For Abramson, addressing multiple needs has allowed him to sustain quality care and cost-efficiency.

What are customers' preferred buying behaviors?

Buying behaviors vary as much as customer needs. Providers can anticipate variety in the ways customers choose vendors, make purchasing decisions, time their contracts and plan their purchasing activities. Successful companies anticipate client requirements and meet them. In health care, for example, mergers among payors and providers are creating organizations large enough to meet the needs of nationwide workforces.

These mergers couldn't come too soon. Many nationwide companies feel frustrated with a regional, city-by-city health care system that burdens their staff with unnecessary complexity.

Larry Schilmesiter, human resources vice president of Lawrence-based Malden Mills, describes it well.

"one of my greatest challenges is ensuring that all our employees, regardless of where they work, have access to consistently high-quality health care, " he said. "Ideally, we'd like to contract with a single, or small number of suppliers, to reduce our administrative overhead. We'd like these vendors to produce reports demonstrating that they are meeting our cost and quality requirements for all our employee populations."

The lesson is clear: Simplicity and ease-of-use will win friends and influence decision-makers.

According to Schilmeister, however, simplicity is still the exception to the rule.

"Instead," he said, "most health plans operate in a few areas of the country, so we stil end up handpicking providers in each location. Worse, each payor measures and reports on different information variables. This makes it harder for us to evaluate the quality of the health care we're receiving."

What will customers pay?

Pricing may lead the list of purchaser and payor concerns. In the current balance of power, the volume purchasers
typically large employersare gaining the upper hand, forcing providers to offer discounts and special pricing. As health plans extract deeper and deeper discounts from provider institutions, even Medicare has gained appeal, rising from one of the least attractive payors to one of the most generous.

Bill Katz, director of health care services for Zelenkofske Axelrod and Co. Ltd. sees a clear relationship between pricing and shifting balances of power.

"In the past, businesses, the major purchasers of health care, paid what was asked," Katz said. "But when costs began to exceed profits, CFOS rebelled and sought lower-cost alternatives-self insurance, and managed care. Insurers responded with lower prices, risk-sharing, managed care, price guarantees-anything to keep the business.

"Of course," Katz added, "The lower prices have passed down the line to hospitals and physicians who have had to find ways to operate more efficiently."

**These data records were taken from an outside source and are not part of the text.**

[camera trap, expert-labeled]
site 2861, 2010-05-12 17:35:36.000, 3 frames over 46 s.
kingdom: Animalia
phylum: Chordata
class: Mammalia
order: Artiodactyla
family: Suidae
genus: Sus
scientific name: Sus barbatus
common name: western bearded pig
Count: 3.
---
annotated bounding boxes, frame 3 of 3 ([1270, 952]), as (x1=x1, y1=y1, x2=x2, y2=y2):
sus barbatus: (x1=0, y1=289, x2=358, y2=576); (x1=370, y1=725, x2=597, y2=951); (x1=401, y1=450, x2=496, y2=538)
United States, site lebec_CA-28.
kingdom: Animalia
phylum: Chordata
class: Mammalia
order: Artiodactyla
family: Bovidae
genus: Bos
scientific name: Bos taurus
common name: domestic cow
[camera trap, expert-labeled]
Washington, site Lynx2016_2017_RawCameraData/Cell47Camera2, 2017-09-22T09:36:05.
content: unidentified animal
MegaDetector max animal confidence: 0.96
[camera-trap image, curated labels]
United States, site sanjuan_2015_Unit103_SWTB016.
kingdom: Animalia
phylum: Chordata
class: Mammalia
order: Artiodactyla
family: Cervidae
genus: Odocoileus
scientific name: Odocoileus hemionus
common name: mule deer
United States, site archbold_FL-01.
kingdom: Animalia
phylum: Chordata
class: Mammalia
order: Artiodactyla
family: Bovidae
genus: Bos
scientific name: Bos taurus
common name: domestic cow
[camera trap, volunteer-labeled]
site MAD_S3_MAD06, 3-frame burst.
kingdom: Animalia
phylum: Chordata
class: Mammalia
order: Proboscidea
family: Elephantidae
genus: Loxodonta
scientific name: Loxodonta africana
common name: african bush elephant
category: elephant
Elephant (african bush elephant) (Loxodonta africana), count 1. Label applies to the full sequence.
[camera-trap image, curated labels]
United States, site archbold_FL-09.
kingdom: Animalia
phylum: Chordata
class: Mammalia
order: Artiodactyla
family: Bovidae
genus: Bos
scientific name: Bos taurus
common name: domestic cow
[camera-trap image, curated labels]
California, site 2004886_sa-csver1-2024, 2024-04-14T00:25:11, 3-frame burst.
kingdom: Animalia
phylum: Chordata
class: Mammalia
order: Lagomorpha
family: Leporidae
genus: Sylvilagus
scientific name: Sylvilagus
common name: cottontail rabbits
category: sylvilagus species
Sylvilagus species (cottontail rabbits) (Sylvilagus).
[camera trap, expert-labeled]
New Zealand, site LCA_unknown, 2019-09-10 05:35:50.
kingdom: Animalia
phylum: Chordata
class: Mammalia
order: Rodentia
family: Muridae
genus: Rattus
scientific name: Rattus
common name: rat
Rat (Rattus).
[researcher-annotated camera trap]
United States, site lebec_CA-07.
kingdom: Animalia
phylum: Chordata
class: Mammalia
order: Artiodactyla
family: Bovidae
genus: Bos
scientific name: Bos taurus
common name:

Contemporary health care costs cannot overly burden the purchaser without meeting resistance and risking loss of business.

What does all this mean for health care providers?

The one sure constant is change. Consumer demand for new services has inspired the first attempt to provide insurance coverage for alternative medicine (Blue Cross of Washington and Alaska) in America.

Feeling squeezed by increased costs and declining options, many Americans have turned to legislation, as in the movement to ban "drive-through deliveries".

To increase market share, and negotiating power, payors and providers are scrambling to merge and align into organizations hefty enough to wield real clout.

Even purchasers are getting organized, forming coalitions
like the Foundation for Accountability, the New England Health Employer Data Information Set (HEDIS) coalition and the Massachusetts Purchasers' Cooperative—to force health plans into conformance with purchaser requirements for useful and consistent data collection and reporting standards.

These changes, and the ones sure to follow, require health care vendors to continually re-evaluate the market basics: who buys, what they want and how they buy it.

But amidst the uncertainty exists real opportunity for savvy marketers. Providers willing to analyze the customer mix, meet customer needs and adapt to their buying behaviors will gain the competitive advantage. Those prepared to base product, pricing, packaging, distribution and promotion strategies on that analysis will prevail.